Carter remembers events very differently. In his account there were legal issues around the women’s stories that prevented publication, most significantly that the women themselves were unwilling to go on the record.

Ward says she has documentary evidence that shows the women were emphatically prepared to go public, including fact-checkers’ and legal emails to Epstein from Vanity Fair asking for his response to the allegations made by both sisters.

That “I’m Canadian” seems like a strange non sequitur. Incidentally, Lawrence Krauss, good friend and strong supporter of Epstein even now, is also Canadian.

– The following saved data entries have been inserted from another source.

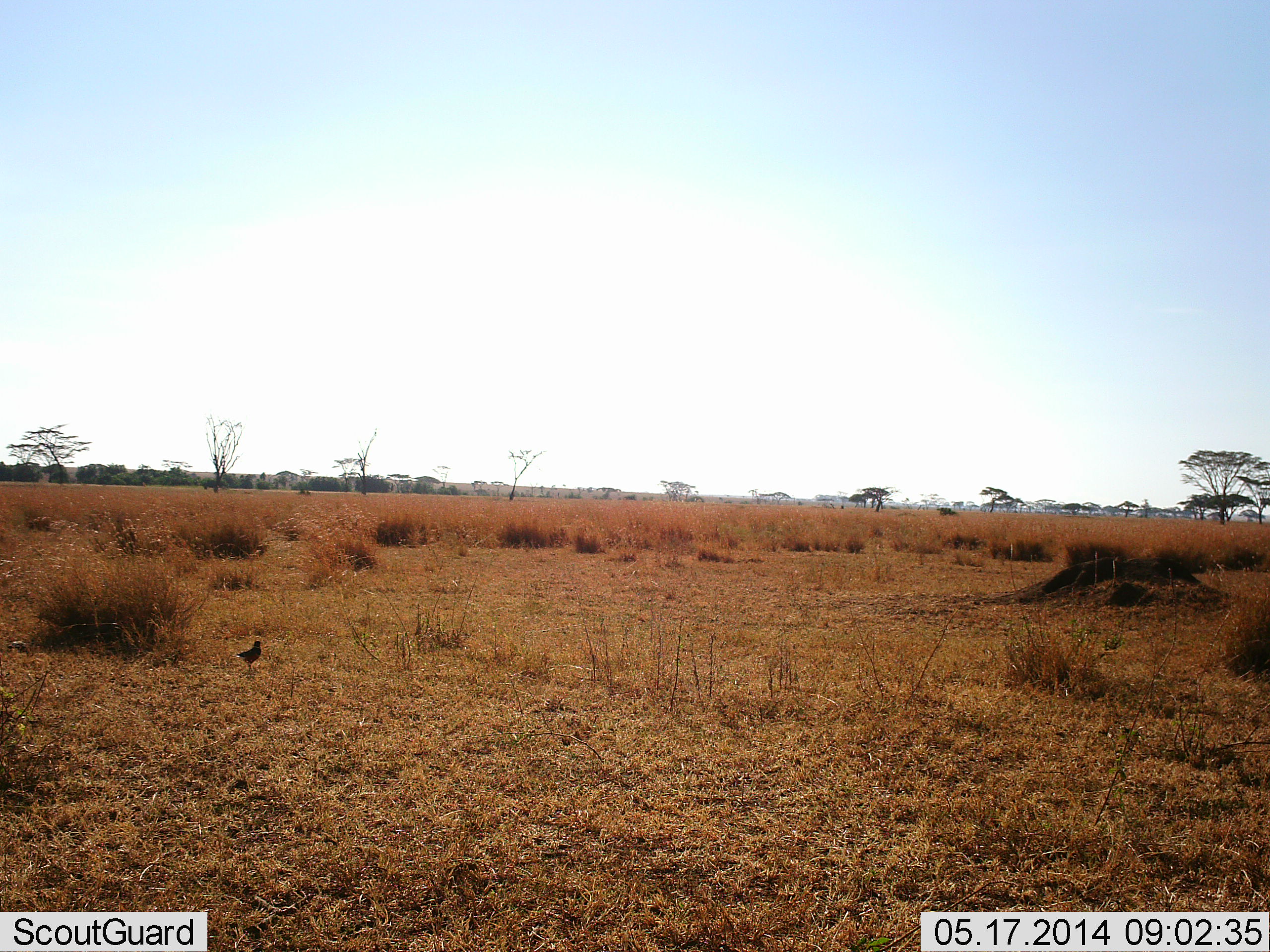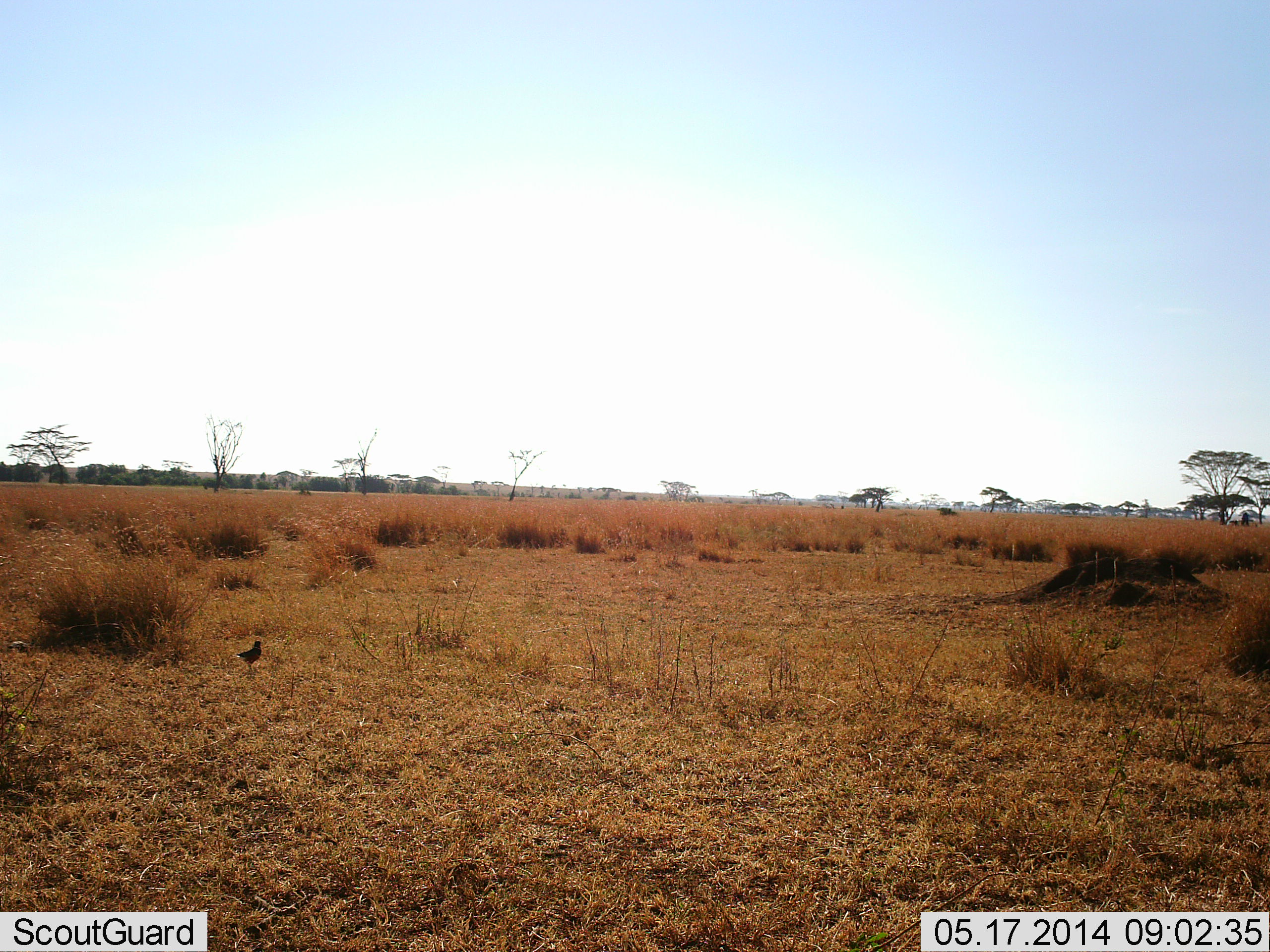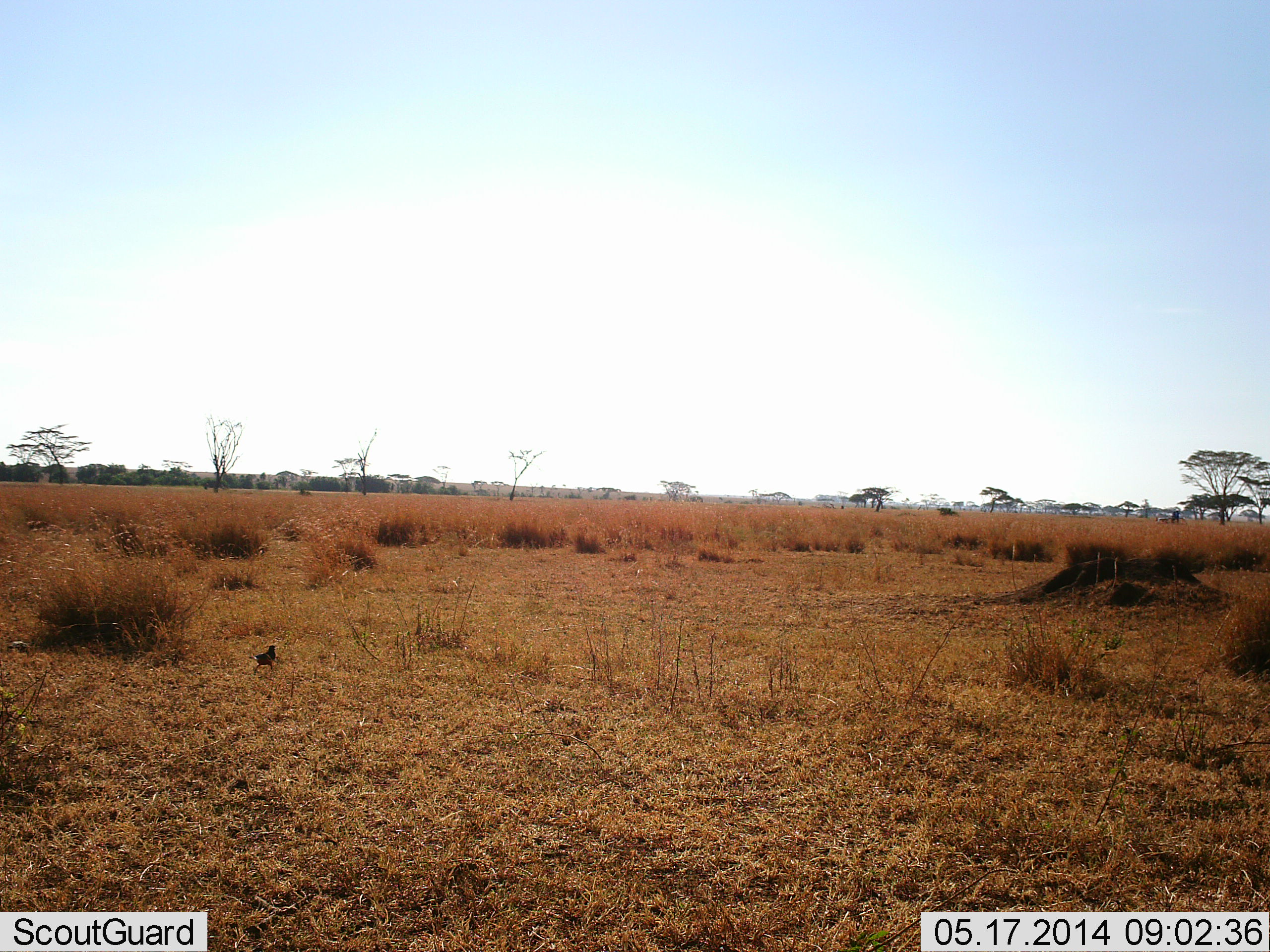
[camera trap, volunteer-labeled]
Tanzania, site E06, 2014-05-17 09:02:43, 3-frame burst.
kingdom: Animalia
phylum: Chordata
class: Aves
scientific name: Aves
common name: bird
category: otherbird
Otherbird (bird) (Aves), count 1. Behavior (volunteer vote fractions): standing 53%, resting 2%, moving 58%, interacting 0%. Young present (vote fraction): 0%. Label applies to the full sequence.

These two are not doing the image of that country any good.

So now will the big guns in the media who have far more resources than the Miami Herald start digging into Epstein’s seeming hold over so many prominent people? Or will they be pressured to tamp the story down since the top people in those media outlets move in the same rotten circles? Hamlet’s complaint about the rot in the state of Denmark is nothing compared to the stench that this story reveals about the elite circles in the US.

Comments

  1. Holms says

    And yet I am still wondering how he began at all -- why was he given the teaching post without having any qualifications before he had the resources to pull this off?

  2. Owlmirror says

    The thought did occur to me that you don’t have to actually be a billionaire if you can be fairly confident that a billionaire will cover your debts, or just straight-out buy you stuff.

    And yet I am still wondering how he began at all — why was he given the teaching post without having any qualifications before he had the resources to pull this off?

    An early start at using shared recorded sex crimes to leverage influence? His real skill might well be placing and successfully using hidden cameras.